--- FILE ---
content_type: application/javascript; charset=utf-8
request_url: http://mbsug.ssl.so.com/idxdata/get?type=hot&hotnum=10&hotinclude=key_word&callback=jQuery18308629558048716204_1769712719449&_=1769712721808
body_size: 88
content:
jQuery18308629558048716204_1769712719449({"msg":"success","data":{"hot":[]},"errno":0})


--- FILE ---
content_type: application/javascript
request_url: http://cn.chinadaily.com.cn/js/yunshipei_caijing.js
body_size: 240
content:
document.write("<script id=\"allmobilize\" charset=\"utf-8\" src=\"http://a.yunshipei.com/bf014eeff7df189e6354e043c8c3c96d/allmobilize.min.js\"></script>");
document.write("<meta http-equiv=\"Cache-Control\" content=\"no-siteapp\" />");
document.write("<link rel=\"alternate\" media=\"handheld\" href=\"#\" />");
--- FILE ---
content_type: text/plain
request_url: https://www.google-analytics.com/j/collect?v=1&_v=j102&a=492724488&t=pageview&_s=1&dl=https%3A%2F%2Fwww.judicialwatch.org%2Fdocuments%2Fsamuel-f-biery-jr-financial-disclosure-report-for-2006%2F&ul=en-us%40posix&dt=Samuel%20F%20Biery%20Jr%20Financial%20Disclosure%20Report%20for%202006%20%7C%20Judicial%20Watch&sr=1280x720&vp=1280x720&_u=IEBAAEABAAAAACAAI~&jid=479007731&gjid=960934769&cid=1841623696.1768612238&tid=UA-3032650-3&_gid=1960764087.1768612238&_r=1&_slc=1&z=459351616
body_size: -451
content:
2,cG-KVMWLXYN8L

Exercise description:
Retype each record in full, please.

Answer to the exercise:
--- FILE ---
content_type: application/javascript; charset=utf-8
request_url: http://mbsug.ssl.so.com/idxdata/get?type=hot&hotnum=10&hotinclude=key_word&callback=jQuery18308629558048716204_1769712719449&_=1769712721808
body_size: 88
content:
jQuery18308629558048716204_1769712719449({"msg":"success","data":{"hot":[]},"errno":0})


--- FILE ---
content_type: application/javascript
request_url: http://cn.chinadaily.com.cn/js/yunshipei_caijing.js
body_size: 240
content:
document.write("<script id=\"allmobilize\" charset=\"utf-8\" src=\"http://a.yunshipei.com/bf014eeff7df189e6354e043c8c3c96d/allmobilize.min.js\"></script>");
document.write("<meta http-equiv=\"Cache-Control\" content=\"no-siteapp\" />");
document.write("<link rel=\"alternate\" media=\"handheld\" href=\"#\" />");
--- FILE ---
content_type: text/plain
request_url: https://www.google-analytics.com/j/collect?v=1&_v=j102&a=492724488&t=pageview&_s=1&dl=https%3A%2F%2Fwww.judicialwatch.org%2Fdocuments%2Fsamuel-f-biery-jr-financial-disclosure-report-for-2006%2F&ul=en-us%40posix&dt=Samuel%20F%20Biery%20Jr%20Financial%20Disclosure%20Report%20for%202006%20%7C%20Judicial%20Watch&sr=1280x720&vp=1280x720&_u=IEBAAEABAAAAACAAI~&jid=479007731&gjid=960934769&cid=1841623696.1768612238&tid=UA-3032650-3&_gid=1960764087.1768612238&_r=1&_slc=1&z=459351616
body_size: -451
content:
2,cG-KVMWLXYN8L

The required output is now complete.